Look at my teenagers’ rosters, though, and the names are much different. Anne Foster and Mark Foster. Jane Gregory and Ben Taylor. Nadine Harper and Steven Harper. Fewer than half of their teammates’ parents are still married, and frankly, this scares the hell out of me.
Statistically, at least half of the cozy little families on the sidelines of my preschooler’s soccer game will have split up ten years from now. I look at my good friend and her husband, cheering on their daughter each week. They seem happy enough. But are they? And what about the parents of that cute little black-haired girl? Surely they would never split up. And what about, *gulp*, my own marriage? Will Hubs and I still be together ten years from now? I sure as hell hope so.

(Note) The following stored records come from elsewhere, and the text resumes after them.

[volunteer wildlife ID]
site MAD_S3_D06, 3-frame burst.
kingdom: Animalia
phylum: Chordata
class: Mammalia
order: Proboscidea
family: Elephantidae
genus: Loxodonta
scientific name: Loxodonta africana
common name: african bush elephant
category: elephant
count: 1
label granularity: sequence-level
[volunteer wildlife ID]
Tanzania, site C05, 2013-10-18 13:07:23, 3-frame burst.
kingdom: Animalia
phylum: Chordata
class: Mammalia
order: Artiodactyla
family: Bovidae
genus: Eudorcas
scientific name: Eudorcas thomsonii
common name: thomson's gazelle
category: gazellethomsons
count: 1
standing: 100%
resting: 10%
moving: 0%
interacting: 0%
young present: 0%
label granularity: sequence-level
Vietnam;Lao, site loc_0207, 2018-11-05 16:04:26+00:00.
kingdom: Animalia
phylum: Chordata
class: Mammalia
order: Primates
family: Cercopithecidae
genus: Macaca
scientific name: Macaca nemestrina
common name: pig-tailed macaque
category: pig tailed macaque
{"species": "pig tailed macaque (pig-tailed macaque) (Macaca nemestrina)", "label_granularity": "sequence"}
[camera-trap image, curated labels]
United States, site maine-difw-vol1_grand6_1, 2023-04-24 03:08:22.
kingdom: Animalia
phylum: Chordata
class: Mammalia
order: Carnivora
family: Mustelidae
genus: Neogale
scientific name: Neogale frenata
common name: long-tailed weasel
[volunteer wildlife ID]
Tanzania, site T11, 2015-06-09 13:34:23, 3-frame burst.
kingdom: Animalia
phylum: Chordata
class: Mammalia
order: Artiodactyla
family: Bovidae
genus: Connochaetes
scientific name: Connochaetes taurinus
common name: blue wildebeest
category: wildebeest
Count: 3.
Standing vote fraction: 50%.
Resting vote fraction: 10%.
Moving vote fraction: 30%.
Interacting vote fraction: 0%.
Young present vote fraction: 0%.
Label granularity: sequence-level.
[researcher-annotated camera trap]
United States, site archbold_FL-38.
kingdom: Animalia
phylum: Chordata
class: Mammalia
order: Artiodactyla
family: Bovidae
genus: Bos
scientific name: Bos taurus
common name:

I’ll admit, though, that marriage is hard, much harder than you think it’s going to be, particularly after having children. Since adding four children to my life, I’ve changed faster and in more ways than ever before. Who was to say whether my husband would change with me?
I feel lucky to have a husband with the same goals and dreams and likes and dislikes that I have; our similarities have gotten us through plenty of tough times and made us a real team, one that only seems to get better with time. I’m also lucky to have a husband who was married once before, who knows how easily a marriage can fail and harbors no illusions about what it would be like to be a bachelor again.
But even with all this, I know the success of our marriage is not a given. I’m wondering what it is between the years when our children are preschoolers and when they become teenagers that upsets the balance of so many marriages. Is it simply time taking its toll? Or is the lure of our children’s lives so great that it pulls us away from the one who used to be our primary concern? And what do we do to keep this from happening?
It’s unimaginable to me now that my husband and I would ever divorce. But looking at the other young parents around me, I imagine that they think the same thing about their own marriages.
What do you think is causing so many divorces in families? And what advice do you have for those of us wanting to safeguard our own marriages?